**What is required:** Reproduce the lines of the data below word for word, from the line with "What distance from" to the line with "852 centimetres", both included.

** Begin Input **

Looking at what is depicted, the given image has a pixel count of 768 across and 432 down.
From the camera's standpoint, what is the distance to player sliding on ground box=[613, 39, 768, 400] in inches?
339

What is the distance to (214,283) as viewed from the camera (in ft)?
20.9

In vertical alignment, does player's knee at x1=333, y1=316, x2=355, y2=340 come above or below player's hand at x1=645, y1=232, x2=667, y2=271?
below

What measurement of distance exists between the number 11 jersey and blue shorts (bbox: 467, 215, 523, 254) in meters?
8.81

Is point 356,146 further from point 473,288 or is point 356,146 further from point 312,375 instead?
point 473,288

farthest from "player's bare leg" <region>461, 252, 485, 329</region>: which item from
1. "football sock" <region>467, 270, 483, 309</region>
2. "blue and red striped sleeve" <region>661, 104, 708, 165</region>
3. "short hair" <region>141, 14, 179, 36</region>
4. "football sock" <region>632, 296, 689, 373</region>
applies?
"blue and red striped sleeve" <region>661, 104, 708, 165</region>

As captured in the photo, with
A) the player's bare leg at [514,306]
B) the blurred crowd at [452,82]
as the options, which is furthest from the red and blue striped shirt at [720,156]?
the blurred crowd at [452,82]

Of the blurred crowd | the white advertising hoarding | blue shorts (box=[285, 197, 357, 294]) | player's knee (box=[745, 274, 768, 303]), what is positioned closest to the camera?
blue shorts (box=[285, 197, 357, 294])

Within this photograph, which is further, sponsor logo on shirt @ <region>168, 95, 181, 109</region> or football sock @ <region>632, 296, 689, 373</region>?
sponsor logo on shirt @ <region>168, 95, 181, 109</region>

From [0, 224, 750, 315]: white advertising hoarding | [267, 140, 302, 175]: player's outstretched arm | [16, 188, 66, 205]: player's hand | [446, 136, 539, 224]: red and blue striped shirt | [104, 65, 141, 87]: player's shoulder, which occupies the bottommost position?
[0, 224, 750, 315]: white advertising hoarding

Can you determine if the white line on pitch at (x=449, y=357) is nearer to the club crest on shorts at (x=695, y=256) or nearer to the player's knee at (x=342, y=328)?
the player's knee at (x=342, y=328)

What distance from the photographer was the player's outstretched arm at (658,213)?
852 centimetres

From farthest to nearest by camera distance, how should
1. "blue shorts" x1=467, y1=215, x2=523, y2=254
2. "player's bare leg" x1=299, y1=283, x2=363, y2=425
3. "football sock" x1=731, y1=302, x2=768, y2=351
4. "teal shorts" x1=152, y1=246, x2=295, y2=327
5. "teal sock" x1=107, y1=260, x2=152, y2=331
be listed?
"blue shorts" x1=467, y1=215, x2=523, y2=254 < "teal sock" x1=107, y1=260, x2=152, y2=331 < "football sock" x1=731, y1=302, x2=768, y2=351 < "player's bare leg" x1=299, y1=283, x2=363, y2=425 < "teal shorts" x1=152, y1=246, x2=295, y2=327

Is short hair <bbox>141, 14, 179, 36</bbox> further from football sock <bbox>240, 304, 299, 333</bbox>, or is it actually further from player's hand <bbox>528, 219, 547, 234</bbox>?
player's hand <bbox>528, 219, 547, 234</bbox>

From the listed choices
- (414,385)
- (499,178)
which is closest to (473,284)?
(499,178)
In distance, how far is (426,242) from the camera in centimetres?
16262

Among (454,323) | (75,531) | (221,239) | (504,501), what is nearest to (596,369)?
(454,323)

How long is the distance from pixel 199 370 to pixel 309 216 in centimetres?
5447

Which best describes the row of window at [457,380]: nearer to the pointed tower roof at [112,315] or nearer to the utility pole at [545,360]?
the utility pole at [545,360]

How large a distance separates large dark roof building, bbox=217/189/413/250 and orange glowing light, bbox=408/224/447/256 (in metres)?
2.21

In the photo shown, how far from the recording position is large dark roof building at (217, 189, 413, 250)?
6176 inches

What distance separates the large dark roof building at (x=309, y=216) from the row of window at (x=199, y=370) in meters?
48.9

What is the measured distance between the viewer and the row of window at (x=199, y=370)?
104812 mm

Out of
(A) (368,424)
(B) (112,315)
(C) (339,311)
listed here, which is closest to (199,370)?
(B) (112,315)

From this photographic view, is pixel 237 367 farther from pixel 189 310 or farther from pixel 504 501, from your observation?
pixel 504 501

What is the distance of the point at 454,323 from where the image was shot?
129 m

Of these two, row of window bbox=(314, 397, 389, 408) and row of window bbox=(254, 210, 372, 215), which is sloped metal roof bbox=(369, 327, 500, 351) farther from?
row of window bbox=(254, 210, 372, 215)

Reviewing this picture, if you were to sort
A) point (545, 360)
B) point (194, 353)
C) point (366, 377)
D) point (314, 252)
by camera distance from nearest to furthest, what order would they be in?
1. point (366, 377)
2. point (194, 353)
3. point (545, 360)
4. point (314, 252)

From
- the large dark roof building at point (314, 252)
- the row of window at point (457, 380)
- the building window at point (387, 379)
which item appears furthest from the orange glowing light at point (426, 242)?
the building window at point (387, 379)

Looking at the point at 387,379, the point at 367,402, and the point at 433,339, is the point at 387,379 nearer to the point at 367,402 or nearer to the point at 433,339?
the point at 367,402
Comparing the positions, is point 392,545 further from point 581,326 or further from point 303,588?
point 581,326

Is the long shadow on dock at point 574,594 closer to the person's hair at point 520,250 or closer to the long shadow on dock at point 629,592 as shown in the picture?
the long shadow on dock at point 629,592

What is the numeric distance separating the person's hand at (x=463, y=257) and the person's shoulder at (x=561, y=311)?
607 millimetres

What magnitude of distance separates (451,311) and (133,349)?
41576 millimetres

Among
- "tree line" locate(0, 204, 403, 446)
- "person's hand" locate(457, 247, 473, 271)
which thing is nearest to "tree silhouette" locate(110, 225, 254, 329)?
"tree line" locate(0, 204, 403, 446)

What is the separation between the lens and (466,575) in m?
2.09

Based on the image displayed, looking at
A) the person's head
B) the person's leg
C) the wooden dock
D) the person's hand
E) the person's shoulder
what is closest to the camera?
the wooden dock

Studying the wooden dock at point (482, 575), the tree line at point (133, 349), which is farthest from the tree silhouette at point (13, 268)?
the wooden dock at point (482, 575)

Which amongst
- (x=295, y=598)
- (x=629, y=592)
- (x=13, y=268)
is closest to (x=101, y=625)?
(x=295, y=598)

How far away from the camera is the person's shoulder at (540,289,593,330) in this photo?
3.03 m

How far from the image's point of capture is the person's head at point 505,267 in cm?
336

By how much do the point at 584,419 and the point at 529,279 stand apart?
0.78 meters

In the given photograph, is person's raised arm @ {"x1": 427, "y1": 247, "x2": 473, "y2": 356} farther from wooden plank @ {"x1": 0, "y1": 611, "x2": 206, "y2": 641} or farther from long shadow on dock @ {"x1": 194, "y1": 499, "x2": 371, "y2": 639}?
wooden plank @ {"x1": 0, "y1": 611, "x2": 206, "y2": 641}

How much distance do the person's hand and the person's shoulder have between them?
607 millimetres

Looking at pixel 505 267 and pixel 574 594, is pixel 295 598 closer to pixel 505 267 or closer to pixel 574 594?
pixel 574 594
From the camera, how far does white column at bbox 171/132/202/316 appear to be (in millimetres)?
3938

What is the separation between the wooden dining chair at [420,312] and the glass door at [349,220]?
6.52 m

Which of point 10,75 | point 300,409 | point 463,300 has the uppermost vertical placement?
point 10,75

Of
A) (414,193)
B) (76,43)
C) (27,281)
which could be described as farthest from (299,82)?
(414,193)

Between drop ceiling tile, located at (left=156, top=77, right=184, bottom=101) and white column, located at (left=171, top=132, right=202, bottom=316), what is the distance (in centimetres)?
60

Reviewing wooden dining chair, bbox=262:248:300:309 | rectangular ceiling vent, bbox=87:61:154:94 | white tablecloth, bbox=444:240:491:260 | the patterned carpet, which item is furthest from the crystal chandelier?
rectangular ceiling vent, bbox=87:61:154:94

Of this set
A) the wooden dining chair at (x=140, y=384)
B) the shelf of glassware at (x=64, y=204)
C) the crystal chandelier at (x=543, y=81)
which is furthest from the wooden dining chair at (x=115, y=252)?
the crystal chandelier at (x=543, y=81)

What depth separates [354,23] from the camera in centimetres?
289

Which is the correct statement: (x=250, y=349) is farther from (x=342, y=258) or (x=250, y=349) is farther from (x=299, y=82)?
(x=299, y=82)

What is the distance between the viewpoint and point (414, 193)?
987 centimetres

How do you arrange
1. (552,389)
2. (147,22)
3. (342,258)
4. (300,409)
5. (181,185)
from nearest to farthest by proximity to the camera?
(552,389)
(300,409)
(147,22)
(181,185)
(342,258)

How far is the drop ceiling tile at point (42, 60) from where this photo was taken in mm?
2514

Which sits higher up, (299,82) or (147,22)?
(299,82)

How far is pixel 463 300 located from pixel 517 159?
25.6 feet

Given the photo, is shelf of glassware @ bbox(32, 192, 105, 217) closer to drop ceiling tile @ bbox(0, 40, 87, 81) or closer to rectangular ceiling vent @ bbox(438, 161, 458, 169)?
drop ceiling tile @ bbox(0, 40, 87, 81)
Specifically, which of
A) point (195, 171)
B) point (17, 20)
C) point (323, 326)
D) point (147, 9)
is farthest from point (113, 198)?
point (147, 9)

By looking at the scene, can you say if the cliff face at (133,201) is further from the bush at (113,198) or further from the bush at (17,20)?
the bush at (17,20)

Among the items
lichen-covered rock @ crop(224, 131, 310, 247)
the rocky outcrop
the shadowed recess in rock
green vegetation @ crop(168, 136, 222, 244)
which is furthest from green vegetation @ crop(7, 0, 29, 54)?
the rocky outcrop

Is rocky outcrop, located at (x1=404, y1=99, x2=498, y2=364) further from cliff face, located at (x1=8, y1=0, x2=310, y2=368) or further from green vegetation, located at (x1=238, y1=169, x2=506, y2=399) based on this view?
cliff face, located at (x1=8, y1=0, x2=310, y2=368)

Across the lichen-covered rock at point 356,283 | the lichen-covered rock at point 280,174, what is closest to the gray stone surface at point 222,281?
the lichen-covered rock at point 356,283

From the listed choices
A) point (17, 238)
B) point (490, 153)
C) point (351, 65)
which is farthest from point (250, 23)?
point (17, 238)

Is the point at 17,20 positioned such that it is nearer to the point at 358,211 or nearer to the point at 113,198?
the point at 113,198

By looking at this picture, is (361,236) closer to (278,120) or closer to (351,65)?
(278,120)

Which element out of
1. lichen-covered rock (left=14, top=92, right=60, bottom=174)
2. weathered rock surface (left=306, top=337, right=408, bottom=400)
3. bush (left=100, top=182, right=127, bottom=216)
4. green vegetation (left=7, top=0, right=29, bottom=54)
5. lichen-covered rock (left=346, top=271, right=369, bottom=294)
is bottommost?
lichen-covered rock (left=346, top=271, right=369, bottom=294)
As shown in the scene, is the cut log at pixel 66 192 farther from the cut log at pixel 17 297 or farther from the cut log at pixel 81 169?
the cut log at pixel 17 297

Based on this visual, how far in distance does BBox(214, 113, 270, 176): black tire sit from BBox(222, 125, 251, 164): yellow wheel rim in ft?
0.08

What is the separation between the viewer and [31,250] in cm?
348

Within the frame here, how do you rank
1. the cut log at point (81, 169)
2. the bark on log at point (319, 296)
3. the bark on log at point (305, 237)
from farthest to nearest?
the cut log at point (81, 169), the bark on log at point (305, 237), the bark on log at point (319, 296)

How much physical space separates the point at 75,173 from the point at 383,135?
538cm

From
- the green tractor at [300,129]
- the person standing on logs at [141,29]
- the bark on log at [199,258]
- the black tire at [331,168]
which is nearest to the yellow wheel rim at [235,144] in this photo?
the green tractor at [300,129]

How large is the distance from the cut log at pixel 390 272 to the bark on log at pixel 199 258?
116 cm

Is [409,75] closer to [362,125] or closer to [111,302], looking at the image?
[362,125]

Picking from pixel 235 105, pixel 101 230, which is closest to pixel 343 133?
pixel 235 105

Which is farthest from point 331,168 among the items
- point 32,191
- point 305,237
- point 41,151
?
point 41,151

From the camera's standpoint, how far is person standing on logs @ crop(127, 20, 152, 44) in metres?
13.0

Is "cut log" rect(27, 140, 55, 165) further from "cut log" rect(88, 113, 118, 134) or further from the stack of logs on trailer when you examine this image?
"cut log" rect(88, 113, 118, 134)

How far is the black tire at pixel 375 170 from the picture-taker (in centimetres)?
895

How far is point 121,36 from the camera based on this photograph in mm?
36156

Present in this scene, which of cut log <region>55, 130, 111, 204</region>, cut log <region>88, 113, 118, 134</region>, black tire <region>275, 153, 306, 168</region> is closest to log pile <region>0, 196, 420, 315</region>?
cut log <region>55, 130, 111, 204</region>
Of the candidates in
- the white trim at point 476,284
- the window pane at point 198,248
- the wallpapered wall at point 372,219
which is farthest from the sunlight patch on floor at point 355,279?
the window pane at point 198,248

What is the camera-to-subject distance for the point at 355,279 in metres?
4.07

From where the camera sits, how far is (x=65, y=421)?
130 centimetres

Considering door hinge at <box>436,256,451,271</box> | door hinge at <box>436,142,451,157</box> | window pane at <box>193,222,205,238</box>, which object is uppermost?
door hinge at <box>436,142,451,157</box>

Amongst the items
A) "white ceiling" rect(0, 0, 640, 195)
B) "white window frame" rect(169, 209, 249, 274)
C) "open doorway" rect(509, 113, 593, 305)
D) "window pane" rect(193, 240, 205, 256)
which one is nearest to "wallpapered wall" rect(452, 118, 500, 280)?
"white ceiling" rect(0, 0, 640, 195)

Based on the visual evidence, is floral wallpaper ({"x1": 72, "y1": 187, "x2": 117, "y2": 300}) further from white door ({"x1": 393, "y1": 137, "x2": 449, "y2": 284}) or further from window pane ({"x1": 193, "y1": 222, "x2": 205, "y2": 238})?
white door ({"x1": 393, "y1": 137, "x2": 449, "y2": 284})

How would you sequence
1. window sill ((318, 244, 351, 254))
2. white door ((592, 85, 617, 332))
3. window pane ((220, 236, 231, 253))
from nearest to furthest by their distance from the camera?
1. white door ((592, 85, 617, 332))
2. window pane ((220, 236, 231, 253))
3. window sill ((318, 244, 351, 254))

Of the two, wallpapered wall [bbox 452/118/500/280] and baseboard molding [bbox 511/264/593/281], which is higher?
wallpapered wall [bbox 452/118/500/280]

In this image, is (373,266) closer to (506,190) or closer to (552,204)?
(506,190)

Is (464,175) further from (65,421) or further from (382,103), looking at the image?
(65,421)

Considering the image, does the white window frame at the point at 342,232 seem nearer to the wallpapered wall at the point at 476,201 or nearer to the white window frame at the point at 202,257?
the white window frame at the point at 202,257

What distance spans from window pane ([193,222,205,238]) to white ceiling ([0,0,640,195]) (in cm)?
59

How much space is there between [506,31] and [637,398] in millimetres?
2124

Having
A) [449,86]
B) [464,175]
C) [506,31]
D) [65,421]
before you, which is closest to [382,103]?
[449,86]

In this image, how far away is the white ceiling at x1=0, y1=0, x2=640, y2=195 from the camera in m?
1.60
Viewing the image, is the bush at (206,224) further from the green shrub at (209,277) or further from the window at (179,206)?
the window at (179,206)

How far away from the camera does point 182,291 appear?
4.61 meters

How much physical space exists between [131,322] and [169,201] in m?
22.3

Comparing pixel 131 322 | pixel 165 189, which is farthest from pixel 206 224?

** End Input **

**Right answer:**
What distance from the photographer was the player's outstretched arm at (658,213)?
852 centimetres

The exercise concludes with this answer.